**Instrucciones**
1 > Responde a estas preguntas a partir del artículo sobre el acuerdo climático:
(a) ¿Qué fecha lleva el artículo?
(b) ¿Qué país rompió su compromiso de reducción de emisiones?
(c) Un año después, ¿cuántos otros países suscriptores del acuerdo se han sumado a la salida?
2 > Copia del artículo sobre el acuerdo climático todo lo que va desde "Hace apenas un" hasta "dejan de sucederse." y cambia "EE.UU." por "Estados Unidos".
───── Fragmento del texto
Actualidad

Martes, 5 de Junio, 2018

Por Cristina Noguera

Hace apenas un año el Presidente de Gobierno de la primera potencia mundial anunciaba la salida de manera unilateral del mayor acuerdo alcanzado entre las grandes potencias mundiales en la lucha contra el cambio climático.

Con ello, se rompía el compromiso de reducción de emisiones de uno de los principales países contaminantes en el mundo, EE.UU.

Aunque lo cierto es que un año después, ningún otro país suscriptor del acuerdo se ha sumado a dicha salida, más bien todo lo contrario, los principales países que gobiernan el mundo se hacen cada vez más conscientes de la nueva lacra de este siglo, y las iniciativas para ponerle coto sin que esto suponga una deceleración en sus respectivos crecimientos económicos no dejan de sucederse.
──────────
───── Entradas mostradas
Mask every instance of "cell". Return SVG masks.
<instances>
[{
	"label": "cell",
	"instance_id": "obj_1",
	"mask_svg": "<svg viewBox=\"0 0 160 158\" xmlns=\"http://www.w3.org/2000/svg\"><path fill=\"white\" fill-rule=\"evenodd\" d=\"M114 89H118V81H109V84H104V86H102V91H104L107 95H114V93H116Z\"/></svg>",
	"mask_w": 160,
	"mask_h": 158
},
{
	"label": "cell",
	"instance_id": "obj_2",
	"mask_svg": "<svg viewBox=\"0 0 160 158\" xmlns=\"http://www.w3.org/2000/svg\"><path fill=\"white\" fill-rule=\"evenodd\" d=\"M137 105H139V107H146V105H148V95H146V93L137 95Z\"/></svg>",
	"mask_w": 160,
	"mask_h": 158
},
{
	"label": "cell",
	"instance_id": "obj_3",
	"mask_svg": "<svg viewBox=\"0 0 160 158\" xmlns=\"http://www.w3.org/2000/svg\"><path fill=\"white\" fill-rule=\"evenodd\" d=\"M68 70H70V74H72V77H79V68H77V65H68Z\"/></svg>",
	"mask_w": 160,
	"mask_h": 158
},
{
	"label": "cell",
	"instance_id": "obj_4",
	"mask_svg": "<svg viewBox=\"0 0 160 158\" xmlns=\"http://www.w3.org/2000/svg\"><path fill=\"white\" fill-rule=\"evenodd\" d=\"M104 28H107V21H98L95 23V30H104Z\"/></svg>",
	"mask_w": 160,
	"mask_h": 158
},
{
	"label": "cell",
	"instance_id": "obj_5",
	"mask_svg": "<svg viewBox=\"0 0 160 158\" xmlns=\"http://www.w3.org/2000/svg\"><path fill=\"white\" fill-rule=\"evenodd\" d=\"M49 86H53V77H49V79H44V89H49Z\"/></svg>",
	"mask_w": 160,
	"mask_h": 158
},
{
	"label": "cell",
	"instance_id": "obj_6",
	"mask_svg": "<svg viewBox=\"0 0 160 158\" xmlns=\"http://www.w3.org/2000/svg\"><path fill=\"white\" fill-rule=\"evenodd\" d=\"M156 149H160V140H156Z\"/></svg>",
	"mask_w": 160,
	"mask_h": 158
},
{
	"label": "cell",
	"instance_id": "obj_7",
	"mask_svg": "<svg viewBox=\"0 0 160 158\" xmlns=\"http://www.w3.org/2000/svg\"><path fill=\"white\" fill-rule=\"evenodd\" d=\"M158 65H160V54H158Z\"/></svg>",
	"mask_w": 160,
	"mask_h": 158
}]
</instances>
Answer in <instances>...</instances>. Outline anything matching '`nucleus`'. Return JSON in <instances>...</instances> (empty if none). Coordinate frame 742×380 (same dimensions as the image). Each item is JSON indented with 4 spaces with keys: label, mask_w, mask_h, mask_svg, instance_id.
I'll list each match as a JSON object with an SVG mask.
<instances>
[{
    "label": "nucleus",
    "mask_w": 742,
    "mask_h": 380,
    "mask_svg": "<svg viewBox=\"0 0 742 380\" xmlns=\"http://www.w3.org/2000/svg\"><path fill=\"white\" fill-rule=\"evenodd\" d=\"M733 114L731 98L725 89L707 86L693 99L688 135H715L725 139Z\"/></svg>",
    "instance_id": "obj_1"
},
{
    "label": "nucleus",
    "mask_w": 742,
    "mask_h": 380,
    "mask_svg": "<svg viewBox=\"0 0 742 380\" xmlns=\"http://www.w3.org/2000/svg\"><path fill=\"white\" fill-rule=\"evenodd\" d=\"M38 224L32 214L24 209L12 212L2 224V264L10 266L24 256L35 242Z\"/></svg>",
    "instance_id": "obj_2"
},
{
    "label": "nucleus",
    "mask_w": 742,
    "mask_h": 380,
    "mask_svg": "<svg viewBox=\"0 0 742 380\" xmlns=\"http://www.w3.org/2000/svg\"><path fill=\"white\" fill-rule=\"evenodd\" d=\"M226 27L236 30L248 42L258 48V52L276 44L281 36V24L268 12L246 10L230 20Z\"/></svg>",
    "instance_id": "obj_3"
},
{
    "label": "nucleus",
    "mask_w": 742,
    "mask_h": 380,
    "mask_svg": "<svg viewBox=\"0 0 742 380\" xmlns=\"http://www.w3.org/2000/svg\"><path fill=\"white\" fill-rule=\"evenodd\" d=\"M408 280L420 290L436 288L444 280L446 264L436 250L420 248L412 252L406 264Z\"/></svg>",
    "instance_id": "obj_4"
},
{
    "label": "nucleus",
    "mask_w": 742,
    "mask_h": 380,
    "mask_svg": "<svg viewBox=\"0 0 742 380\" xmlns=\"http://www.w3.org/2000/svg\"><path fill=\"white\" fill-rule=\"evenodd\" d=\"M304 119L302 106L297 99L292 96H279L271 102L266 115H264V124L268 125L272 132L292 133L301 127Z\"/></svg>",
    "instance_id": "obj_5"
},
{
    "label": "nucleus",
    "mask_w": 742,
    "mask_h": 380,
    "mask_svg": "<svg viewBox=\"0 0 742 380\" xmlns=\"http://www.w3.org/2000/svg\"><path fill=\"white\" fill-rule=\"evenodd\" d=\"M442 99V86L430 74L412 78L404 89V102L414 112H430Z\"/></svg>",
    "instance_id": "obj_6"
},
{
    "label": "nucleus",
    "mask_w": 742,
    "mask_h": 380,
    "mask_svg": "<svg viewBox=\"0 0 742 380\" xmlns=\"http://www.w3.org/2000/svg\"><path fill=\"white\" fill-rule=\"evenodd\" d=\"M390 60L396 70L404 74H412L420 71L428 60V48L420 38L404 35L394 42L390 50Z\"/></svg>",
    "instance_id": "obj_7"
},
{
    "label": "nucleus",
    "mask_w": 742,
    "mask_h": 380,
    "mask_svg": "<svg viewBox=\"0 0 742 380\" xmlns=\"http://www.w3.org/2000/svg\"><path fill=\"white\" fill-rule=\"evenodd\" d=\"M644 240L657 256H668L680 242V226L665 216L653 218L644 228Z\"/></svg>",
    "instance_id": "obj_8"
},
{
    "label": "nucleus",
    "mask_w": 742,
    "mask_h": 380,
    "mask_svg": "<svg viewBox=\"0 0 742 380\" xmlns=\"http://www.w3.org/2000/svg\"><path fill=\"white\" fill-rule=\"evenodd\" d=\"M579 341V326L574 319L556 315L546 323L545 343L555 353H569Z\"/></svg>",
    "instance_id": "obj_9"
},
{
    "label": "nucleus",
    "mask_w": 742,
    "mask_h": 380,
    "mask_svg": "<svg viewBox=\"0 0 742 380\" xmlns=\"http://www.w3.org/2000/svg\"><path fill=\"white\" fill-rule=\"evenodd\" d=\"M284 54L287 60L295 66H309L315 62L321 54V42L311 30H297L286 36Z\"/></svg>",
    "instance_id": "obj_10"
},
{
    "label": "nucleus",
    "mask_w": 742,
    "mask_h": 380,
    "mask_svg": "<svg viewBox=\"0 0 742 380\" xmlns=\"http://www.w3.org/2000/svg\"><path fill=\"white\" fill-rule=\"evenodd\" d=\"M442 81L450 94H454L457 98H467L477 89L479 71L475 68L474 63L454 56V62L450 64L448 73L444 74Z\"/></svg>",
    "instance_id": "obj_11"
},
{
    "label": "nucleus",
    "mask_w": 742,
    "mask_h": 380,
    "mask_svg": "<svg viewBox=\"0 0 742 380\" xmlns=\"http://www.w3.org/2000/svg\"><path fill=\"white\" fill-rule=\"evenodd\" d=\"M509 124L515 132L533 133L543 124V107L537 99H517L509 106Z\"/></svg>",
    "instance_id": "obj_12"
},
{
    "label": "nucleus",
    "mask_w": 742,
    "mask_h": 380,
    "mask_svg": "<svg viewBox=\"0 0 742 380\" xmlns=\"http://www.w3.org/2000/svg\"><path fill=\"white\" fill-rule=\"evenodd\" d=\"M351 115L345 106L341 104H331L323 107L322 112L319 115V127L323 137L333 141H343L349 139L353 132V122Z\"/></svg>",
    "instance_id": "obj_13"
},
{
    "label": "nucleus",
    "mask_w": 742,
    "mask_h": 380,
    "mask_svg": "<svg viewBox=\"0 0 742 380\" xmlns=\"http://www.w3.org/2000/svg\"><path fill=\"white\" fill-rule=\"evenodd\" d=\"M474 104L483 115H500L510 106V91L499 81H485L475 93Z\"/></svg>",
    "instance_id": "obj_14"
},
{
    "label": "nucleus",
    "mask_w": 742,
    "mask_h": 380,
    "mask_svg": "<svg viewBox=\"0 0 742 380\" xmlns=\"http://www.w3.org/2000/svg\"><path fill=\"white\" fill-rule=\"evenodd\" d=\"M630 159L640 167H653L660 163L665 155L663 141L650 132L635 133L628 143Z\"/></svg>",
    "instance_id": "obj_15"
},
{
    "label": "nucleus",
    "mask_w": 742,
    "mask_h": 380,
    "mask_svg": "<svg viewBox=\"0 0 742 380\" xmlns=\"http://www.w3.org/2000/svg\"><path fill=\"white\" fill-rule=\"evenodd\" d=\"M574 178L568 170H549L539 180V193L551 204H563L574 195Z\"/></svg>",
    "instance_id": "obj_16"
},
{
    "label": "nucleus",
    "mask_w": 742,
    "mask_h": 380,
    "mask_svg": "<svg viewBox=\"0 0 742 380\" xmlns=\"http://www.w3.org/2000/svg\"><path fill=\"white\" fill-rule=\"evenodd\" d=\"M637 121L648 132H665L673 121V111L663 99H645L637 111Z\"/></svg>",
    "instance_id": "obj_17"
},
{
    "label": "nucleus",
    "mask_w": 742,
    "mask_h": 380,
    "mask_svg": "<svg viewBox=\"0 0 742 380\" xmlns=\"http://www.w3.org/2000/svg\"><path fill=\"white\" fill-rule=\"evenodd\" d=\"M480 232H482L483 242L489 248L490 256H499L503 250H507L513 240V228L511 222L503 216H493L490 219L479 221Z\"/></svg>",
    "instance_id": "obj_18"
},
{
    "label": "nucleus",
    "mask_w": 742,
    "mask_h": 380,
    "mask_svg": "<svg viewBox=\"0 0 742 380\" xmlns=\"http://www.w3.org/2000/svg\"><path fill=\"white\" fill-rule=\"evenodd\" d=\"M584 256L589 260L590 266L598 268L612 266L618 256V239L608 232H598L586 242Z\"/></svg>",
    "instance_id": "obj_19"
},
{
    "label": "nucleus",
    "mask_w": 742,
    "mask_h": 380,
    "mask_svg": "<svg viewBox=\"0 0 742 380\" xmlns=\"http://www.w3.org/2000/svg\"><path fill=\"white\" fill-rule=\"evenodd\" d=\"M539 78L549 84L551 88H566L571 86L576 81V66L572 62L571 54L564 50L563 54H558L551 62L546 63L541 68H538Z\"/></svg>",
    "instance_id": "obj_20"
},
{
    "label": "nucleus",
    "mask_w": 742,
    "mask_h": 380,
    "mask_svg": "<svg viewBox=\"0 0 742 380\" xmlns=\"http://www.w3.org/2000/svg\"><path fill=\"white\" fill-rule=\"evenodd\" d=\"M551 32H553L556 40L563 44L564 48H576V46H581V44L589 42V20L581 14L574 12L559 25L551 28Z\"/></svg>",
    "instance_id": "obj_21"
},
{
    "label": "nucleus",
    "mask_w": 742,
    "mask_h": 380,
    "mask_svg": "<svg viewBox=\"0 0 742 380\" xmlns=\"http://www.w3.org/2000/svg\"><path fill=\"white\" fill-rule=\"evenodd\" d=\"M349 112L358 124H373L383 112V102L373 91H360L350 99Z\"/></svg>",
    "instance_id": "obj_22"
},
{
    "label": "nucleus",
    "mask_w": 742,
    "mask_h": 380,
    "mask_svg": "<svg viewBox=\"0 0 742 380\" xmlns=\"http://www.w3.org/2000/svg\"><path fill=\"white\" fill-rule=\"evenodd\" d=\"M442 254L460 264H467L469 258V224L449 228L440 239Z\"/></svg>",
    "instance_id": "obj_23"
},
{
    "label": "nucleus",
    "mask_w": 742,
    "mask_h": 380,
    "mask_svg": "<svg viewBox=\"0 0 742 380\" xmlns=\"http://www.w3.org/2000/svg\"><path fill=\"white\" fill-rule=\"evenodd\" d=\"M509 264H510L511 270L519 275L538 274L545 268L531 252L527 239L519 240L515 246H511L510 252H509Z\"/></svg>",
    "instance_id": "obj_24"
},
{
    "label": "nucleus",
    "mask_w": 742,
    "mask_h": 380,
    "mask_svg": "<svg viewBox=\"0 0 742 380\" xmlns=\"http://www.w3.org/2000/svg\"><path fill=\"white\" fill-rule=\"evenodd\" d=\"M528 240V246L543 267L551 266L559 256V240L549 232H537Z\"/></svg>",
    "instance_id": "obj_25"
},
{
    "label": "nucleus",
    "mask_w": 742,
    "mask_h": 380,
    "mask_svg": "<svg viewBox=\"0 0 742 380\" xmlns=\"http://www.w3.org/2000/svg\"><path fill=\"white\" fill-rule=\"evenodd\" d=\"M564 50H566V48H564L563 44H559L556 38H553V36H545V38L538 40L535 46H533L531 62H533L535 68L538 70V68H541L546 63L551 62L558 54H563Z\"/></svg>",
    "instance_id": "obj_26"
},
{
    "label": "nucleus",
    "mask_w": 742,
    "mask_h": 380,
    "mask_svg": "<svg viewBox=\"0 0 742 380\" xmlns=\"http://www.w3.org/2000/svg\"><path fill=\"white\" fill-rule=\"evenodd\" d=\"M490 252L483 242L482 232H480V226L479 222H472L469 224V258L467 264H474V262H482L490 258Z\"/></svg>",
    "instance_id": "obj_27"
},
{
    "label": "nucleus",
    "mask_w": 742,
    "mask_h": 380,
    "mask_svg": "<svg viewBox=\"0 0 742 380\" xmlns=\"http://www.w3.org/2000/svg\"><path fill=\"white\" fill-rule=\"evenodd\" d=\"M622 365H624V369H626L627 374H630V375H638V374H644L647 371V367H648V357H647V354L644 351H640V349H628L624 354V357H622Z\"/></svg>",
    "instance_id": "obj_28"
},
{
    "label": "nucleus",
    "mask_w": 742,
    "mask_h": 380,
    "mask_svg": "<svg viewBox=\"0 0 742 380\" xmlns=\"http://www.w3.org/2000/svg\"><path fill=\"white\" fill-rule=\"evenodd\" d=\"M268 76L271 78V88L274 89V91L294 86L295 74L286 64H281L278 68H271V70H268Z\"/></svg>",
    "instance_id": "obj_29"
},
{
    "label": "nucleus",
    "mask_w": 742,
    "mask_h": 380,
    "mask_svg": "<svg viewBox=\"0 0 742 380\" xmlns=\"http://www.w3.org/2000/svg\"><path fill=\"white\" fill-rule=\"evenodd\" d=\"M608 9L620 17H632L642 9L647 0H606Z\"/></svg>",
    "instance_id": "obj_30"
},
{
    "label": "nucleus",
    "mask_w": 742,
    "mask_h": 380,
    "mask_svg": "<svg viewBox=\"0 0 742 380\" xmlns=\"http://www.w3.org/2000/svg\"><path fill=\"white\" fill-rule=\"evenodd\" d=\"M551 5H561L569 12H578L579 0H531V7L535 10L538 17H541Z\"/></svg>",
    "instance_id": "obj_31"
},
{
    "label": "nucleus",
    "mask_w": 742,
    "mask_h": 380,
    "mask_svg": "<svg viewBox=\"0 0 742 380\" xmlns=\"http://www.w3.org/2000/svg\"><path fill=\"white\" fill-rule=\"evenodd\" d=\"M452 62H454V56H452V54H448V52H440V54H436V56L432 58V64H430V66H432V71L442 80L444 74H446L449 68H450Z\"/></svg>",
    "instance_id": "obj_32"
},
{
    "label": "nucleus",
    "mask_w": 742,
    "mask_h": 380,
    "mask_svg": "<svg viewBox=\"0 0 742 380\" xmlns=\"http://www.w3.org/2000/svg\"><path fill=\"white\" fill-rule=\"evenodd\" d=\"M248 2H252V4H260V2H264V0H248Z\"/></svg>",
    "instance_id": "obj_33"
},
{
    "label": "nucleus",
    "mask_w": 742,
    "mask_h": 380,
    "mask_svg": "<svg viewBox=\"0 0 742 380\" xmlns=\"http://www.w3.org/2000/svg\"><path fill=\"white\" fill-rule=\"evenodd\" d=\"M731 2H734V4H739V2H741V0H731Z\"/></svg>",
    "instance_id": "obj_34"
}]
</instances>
──────────
**Respuestas**
1 >
(a) Martes, 5 de junio de 2018.
(b) EE.UU.
(c) Ninguno.

2 >
Hace apenas un año el Presidente de Gobierno de la primera potencia mundial anunciaba la salida de manera unilateral del mayor acuerdo alcanzado entre las grandes potencias mundiales en la lucha contra el cambio climático.

Con ello, se rompía el compromiso de reducción de emisiones de uno de los principales países contaminantes en el mundo, Estados Unidos

Aunque lo cierto es que un año después, ningún otro país suscriptor del acuerdo se ha sumado a dicha salida, más bien todo lo contrario, los principales países que gobiernan el mundo se hacen cada vez más conscientes de la nueva lacra de este siglo, y las iniciativas para ponerle coto sin que esto suponga una deceleración en sus respectivos crecimientos económicos no dejan de sucederse.